I designed a novel location-based intrinsic reward system that supplemented the primary goal with additional rewards for productive exploration. This involved creating triangular prism-shaped triggers arranged in a circular "pizza slice" pattern at the same Z-level as the flowers. When the agent entered these trigger zones, it received a small reward, and the trigger was then disabled for the remainder of that training episode.

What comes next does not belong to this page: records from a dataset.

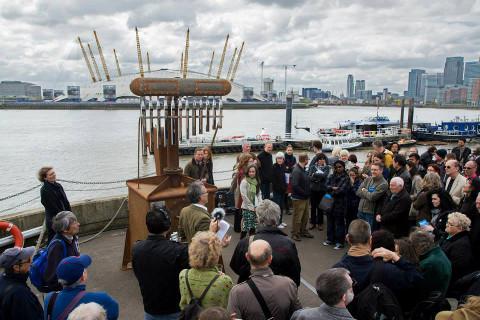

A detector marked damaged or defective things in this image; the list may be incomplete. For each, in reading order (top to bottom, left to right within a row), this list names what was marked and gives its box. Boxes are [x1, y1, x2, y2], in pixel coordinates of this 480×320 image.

rusted metal structure [122, 77, 231, 270]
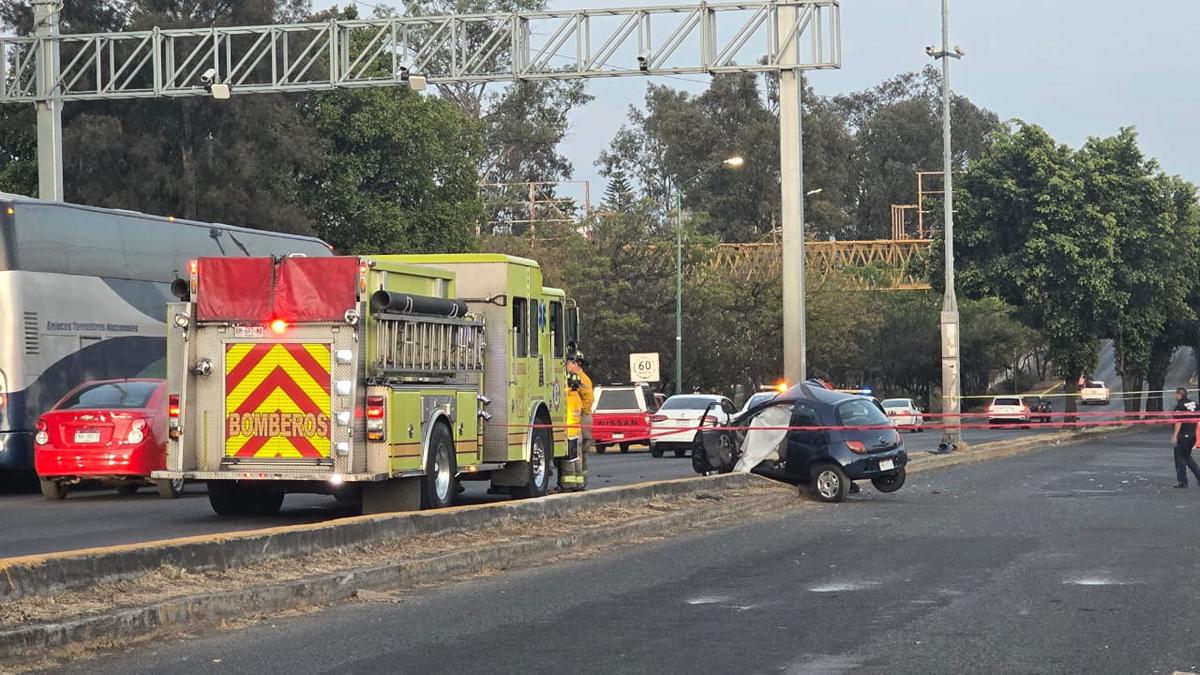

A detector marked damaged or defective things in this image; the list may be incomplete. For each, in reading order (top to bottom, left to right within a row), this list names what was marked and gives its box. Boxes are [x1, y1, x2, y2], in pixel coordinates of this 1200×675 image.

crashed car rear window [595, 389, 643, 410]
crashed car rear window [662, 393, 715, 410]
crashed car crumpled hood [729, 401, 796, 470]
crashed car rear wheel [811, 461, 849, 499]
crashed car rear wheel [868, 466, 902, 492]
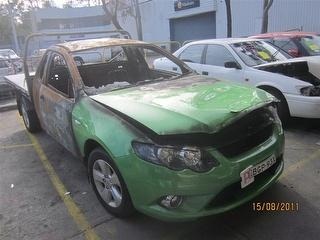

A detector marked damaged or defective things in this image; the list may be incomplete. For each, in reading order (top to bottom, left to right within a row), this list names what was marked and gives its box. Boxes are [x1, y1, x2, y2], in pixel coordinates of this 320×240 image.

damaged green ute [21, 38, 282, 221]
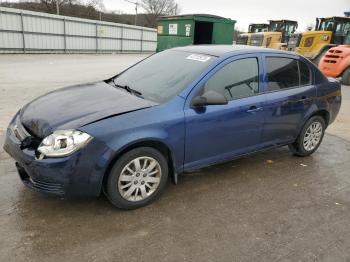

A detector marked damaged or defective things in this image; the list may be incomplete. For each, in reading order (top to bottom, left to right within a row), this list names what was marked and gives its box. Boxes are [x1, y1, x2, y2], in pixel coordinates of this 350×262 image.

broken headlight housing [37, 129, 92, 158]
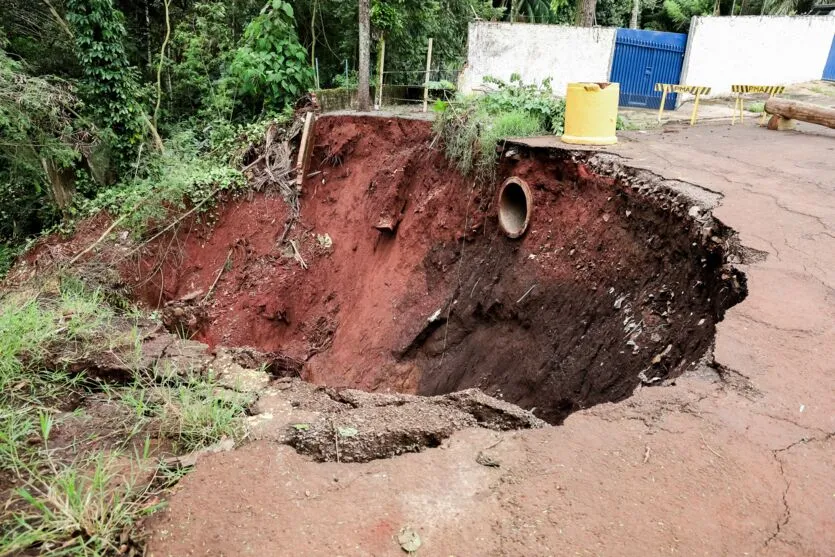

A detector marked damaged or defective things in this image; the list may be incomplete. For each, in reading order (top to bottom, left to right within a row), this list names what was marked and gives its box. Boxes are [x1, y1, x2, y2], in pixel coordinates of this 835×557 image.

cracked asphalt [147, 121, 832, 556]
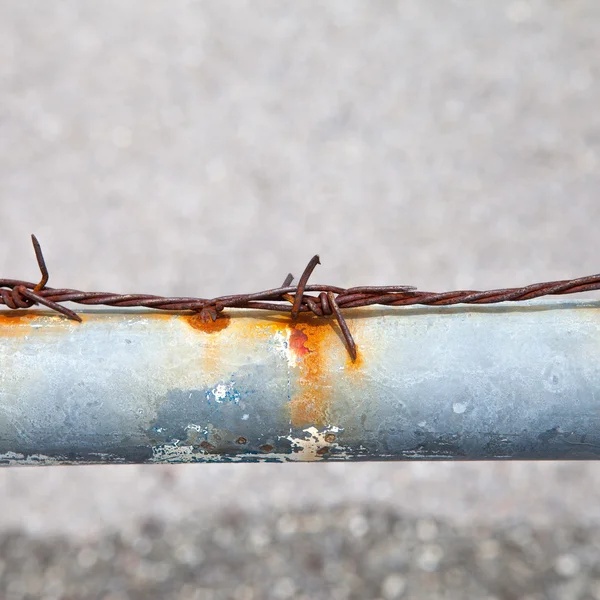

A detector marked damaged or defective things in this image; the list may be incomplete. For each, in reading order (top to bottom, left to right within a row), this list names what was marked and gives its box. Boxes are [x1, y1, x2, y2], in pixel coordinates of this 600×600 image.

orange rust stain [184, 314, 231, 332]
rusty barbed wire [3, 236, 600, 360]
metal corrosion [3, 236, 600, 360]
orange rust stain [288, 316, 332, 428]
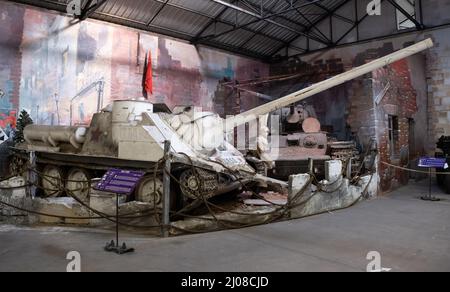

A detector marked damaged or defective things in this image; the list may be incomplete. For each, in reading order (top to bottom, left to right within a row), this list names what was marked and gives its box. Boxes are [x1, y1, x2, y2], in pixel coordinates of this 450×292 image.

damaged tank [10, 38, 432, 210]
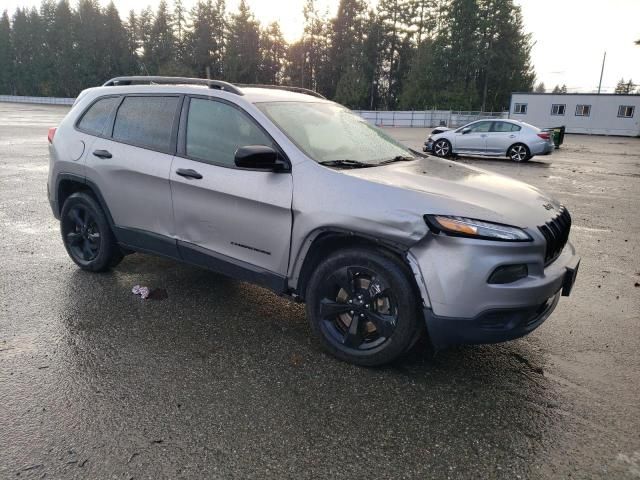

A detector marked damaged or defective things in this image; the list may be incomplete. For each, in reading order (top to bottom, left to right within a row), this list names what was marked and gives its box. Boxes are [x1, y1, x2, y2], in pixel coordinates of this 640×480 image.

damaged front bumper [410, 233, 580, 348]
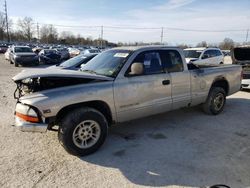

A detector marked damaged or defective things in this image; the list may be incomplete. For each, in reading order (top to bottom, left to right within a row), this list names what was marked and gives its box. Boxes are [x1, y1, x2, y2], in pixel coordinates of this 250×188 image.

damaged pickup truck [12, 46, 242, 156]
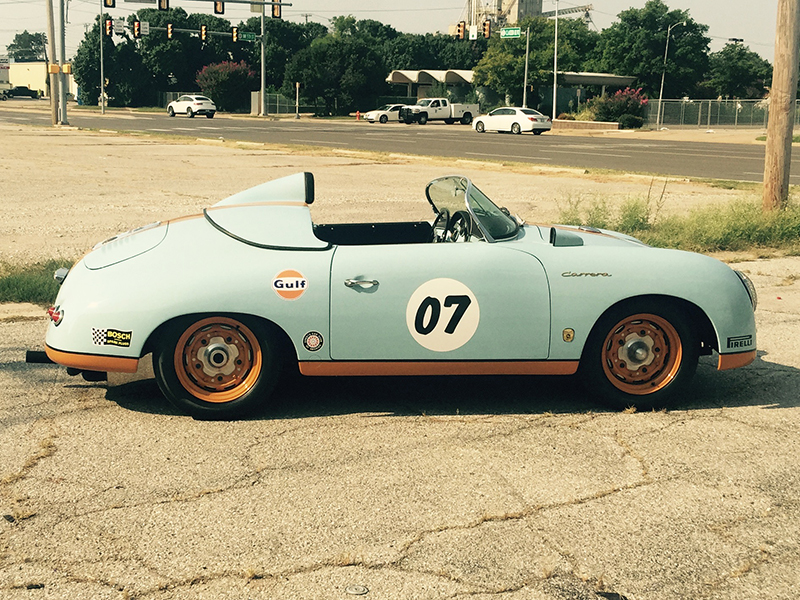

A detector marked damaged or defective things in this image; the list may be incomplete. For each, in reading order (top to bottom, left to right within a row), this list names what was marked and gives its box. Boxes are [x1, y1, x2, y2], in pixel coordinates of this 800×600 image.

cracked asphalt [1, 123, 800, 600]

The key innovation was rewarding the agent for exploring the Z-level where flowers were located, even before directly interacting with the flowers themselves. This encouraged the agent to stay in productive areas and explore within those areas, potentially discovering more efficient paths to nectar collection.

Training and Evaluation

TensorBoard results comparing both approaches

I trained both the standard extrinsic-only reward model and the enhanced intrinsic+extrinsic reward model using the Unity ML-Agents framework with a Python backend. The training process was managed through an Anaconda environment, and a custom configuration file specified the neural network architecture and hyperparameters. TensorBoard was used to visualize and compare performance metrics between the two approaches over time.

Technologies Used

Unity game engine for environment creation
Unity ML-Agents package for reinforcement learning implementation
Python API for neural network interface
C# for Unity scripts and trigger functionality
Anaconda for Python environment management
TensorBoard for visualizing training metrics

Results

The location-based intrinsic reward system demonstrated faster convergence to optimal behavior compared to the standard extrinsic-only reward approach. Agents trained with the combined reward system showed more efficient exploration patterns, spending more time in areas with potential rewards and less time in unproductive regions. This project highlights the importance of reward shaping in reinforcement learning and demonstrates how well-designed intrinsic rewards can guide agents toward desirable behaviors even before they achieve the primary goal.